Image-caption web data
————
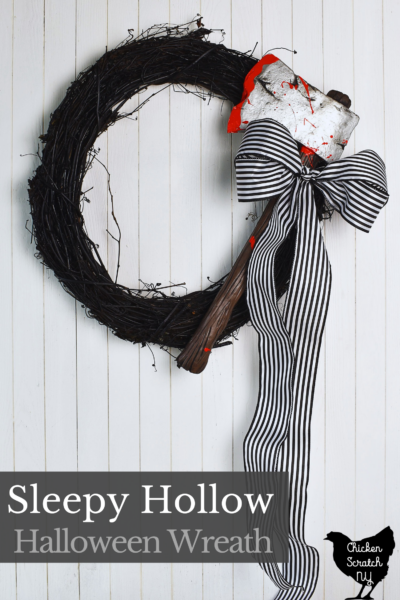 sleepy hollow inspired Halloween wreath with a bloody axe and a black and white striped ribbon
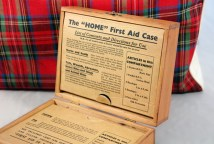vintage wooden first aid box with lid open showing contents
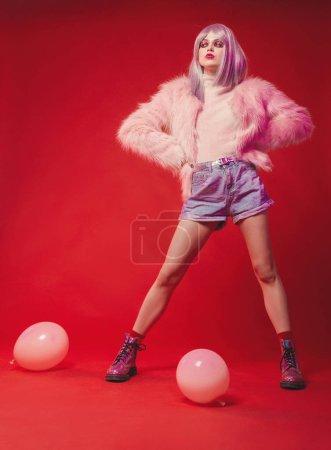 freche Mädchen auf rosa Hintergrund in Körper, Pelzmantel, Stiefel. schön
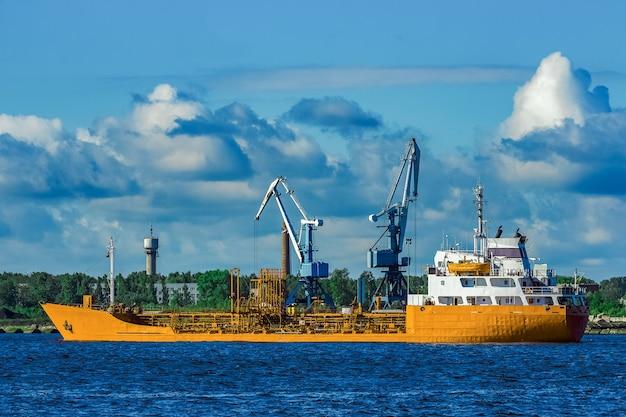 Navio-tanque de carga amarelo movendo-se em um dia claro de verão
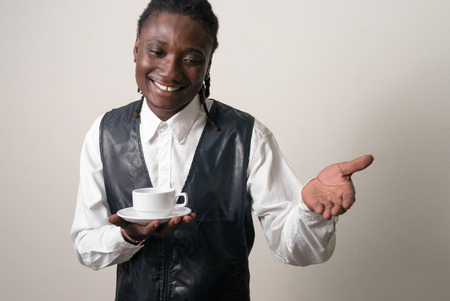 incidental people: Black waiter smiling Stock Photo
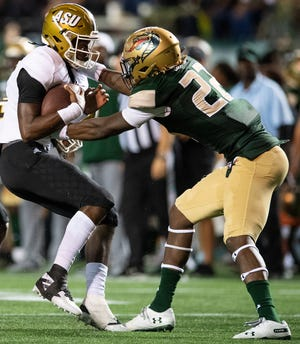 UAB edge rusher Jordan Smith (22) makes a sack against Alabama State in 2019. The Jaguars drafted Smith in the fourth round Saturday.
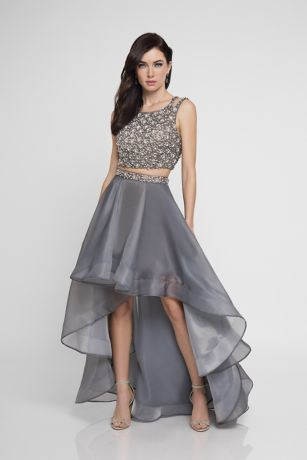 d28919f8b7 The high-neck crop top of this two-piece dress features allover floral  beading and tank straps that split at the back. The flowing high-low  organza skirt ...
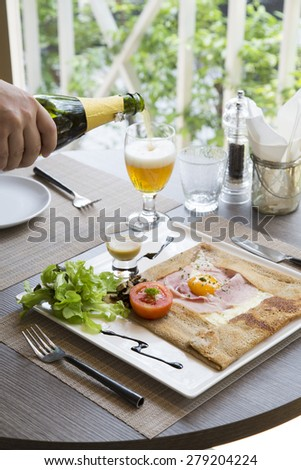 Ham cheese and egg crepe on table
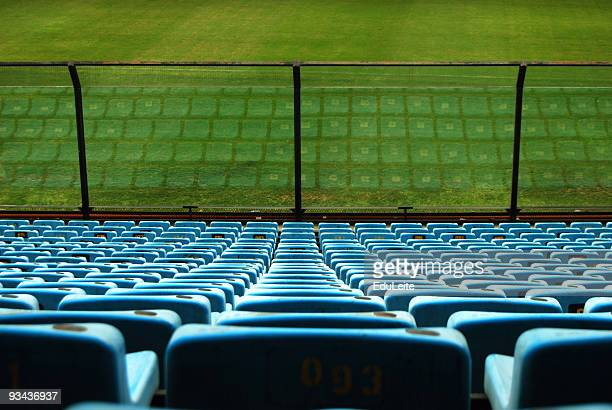 stadium seats - empty bleachers stockfoto's en -beelden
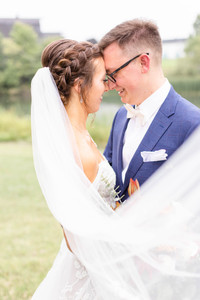 Bride and Groom forehead to forehead Saint Patricks Park South Bend Indiana long veil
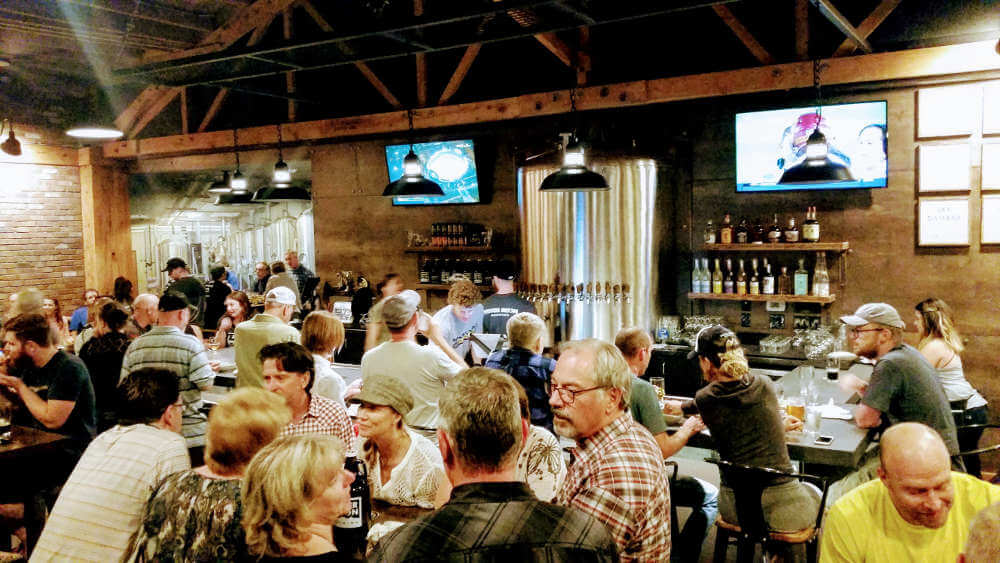 Silver Moon Brewing remodel: crowd and bar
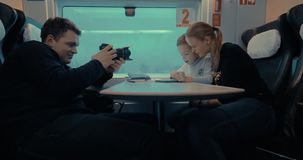 Shooting video of mom and child using pad during train ride. Man stocker taking video of mother and son traveling in train and passing the time with digital stock footage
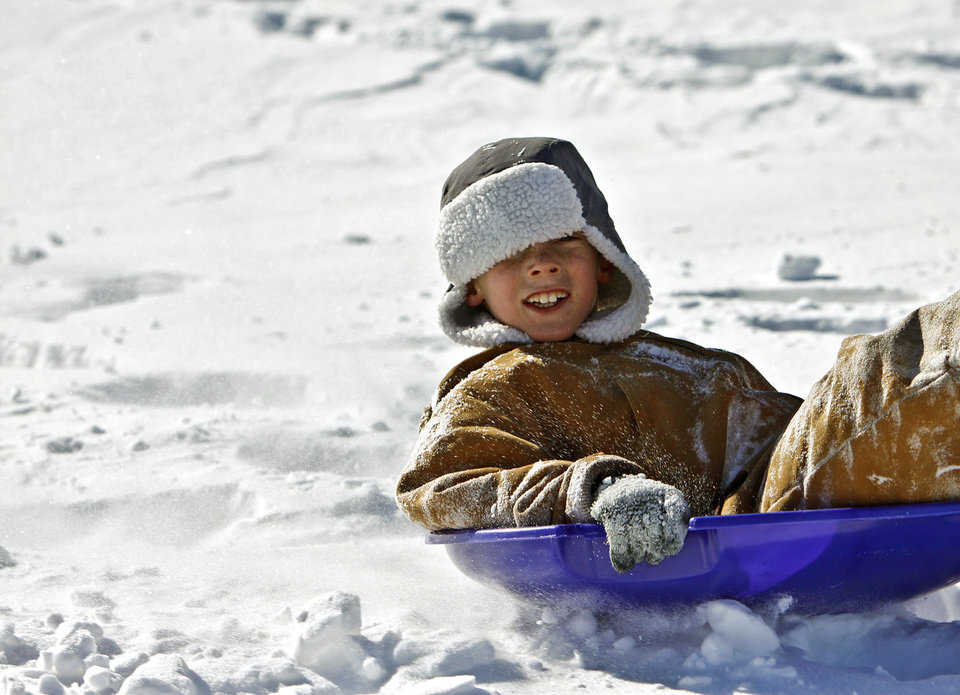 Photo - Christian Grassmann, 8, rides his sled down the hill while enjoying the day out of school at Will Rogers Park on Wednesday, Feb. 2, 2011, Oklahoma City, Okla.   Photo by Chris Landsberger, The Oklahoman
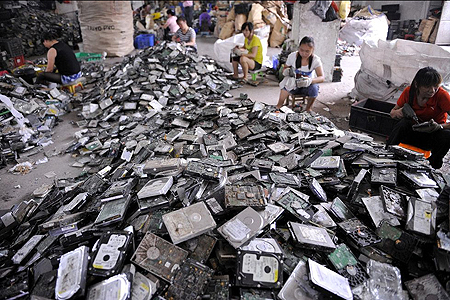 people working in a ewaste recycling plant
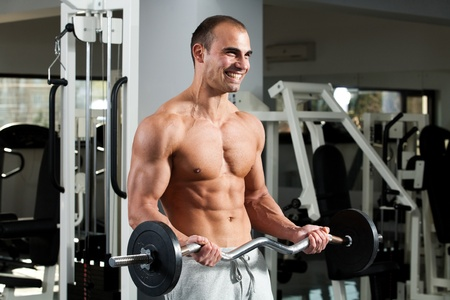 curls: young bodybuilder training in the gym - e-z bar biceps curl, start position Stock Photo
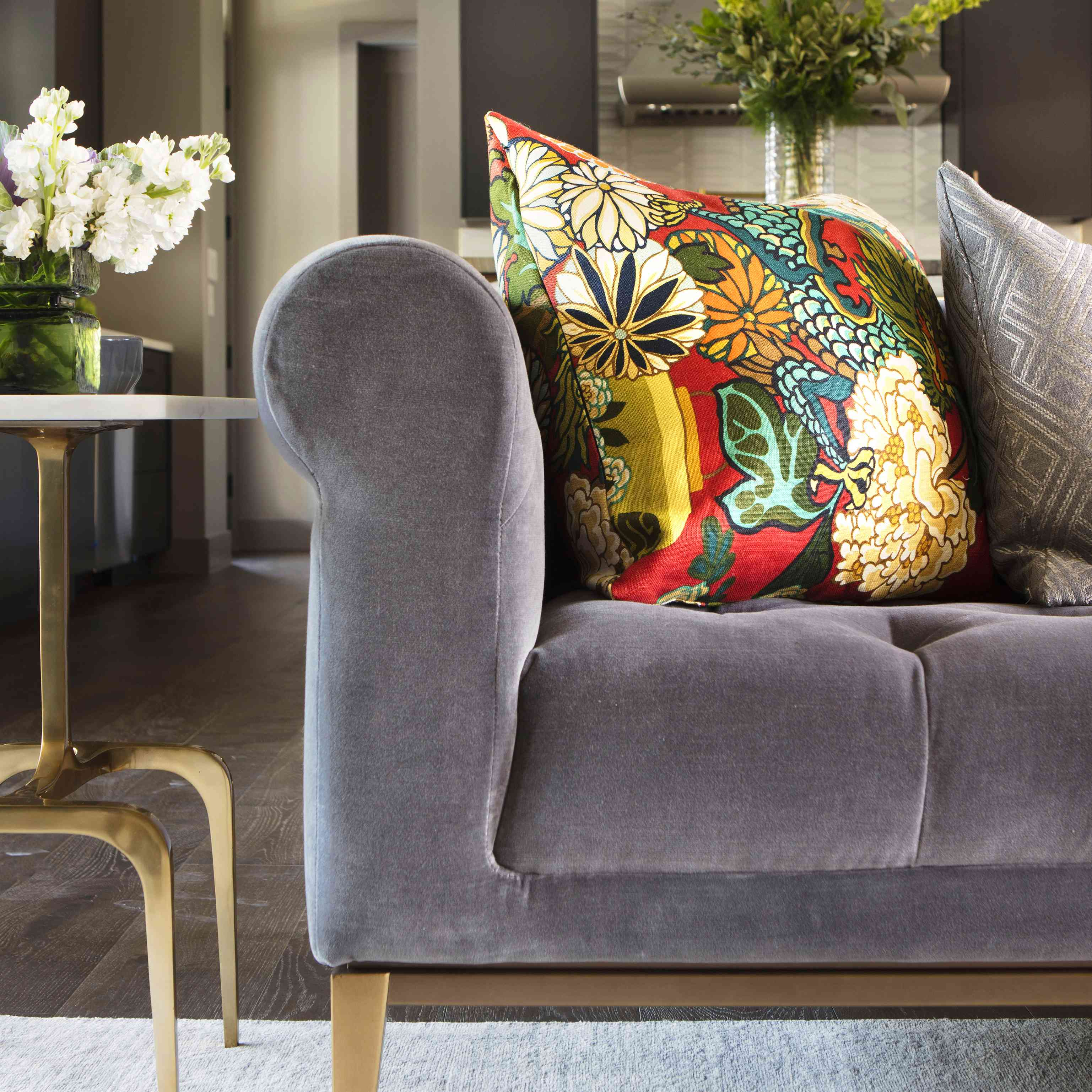 a living room with a color throw pillow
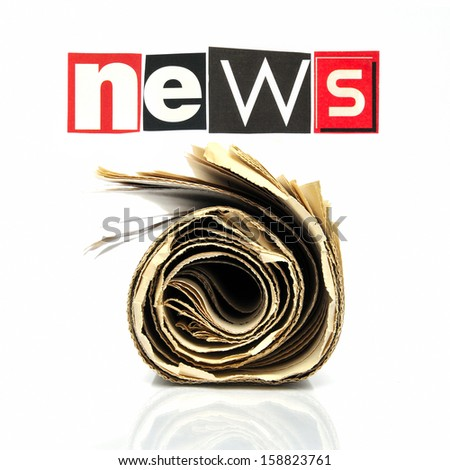 Rolled newspaper below the lettering news - stock photo
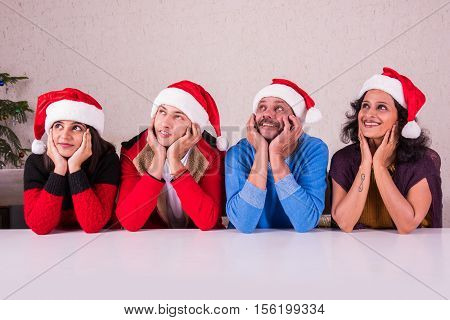 indian goodlooking people  or family celebrating christmas, looking upwards, sitting across white table , hands on chin, red santa hat on heads, presenting / looking at something, christmas in India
————
▸ What you will do:
Once you find the line that contains "Navio-tanque de carga", give it again along with every later line through the end of the data, word for word, minus the pictures.

▸ Finished task:
 Navio-tanque de carga amarelo movendo-se em um dia claro de verão
 incidental people: Black waiter smiling Stock Photo
 UAB edge rusher Jordan Smith (22) makes a sack against Alabama State in 2019. The Jaguars drafted Smith in the fourth round Saturday.
 d28919f8b7 The high-neck crop top of this two-piece dress features allover floral  beading and tank straps that split at the back. The flowing high-low  organza skirt ...
 Ham cheese and egg crepe on table
 stadium seats - empty bleachers stockfoto's en -beelden
 Bride and Groom forehead to forehead Saint Patricks Park South Bend Indiana long veil
 Silver Moon Brewing remodel: crowd and bar
 Shooting video of mom and child using pad during train ride. Man stocker taking video of mother and son traveling in train and passing the time with digital stock footage
 Photo - Christian Grassmann, 8, rides his sled down the hill while enjoying the day out of school at Will Rogers Park on Wednesday, Feb. 2, 2011, Oklahoma City, Okla.   Photo by Chris Landsberger, The Oklahoman
 people working in a ewaste recycling plant
 curls: young bodybuilder training in the gym - e-z bar biceps curl, start position Stock Photo
 a living room with a color throw pillow
 Rolled newspaper below the lettering news - stock photo
 indian goodlooking people  or family celebrating christmas, looking upwards, sitting across white table , hands on chin, red santa hat on heads, presenting / looking at something, christmas in India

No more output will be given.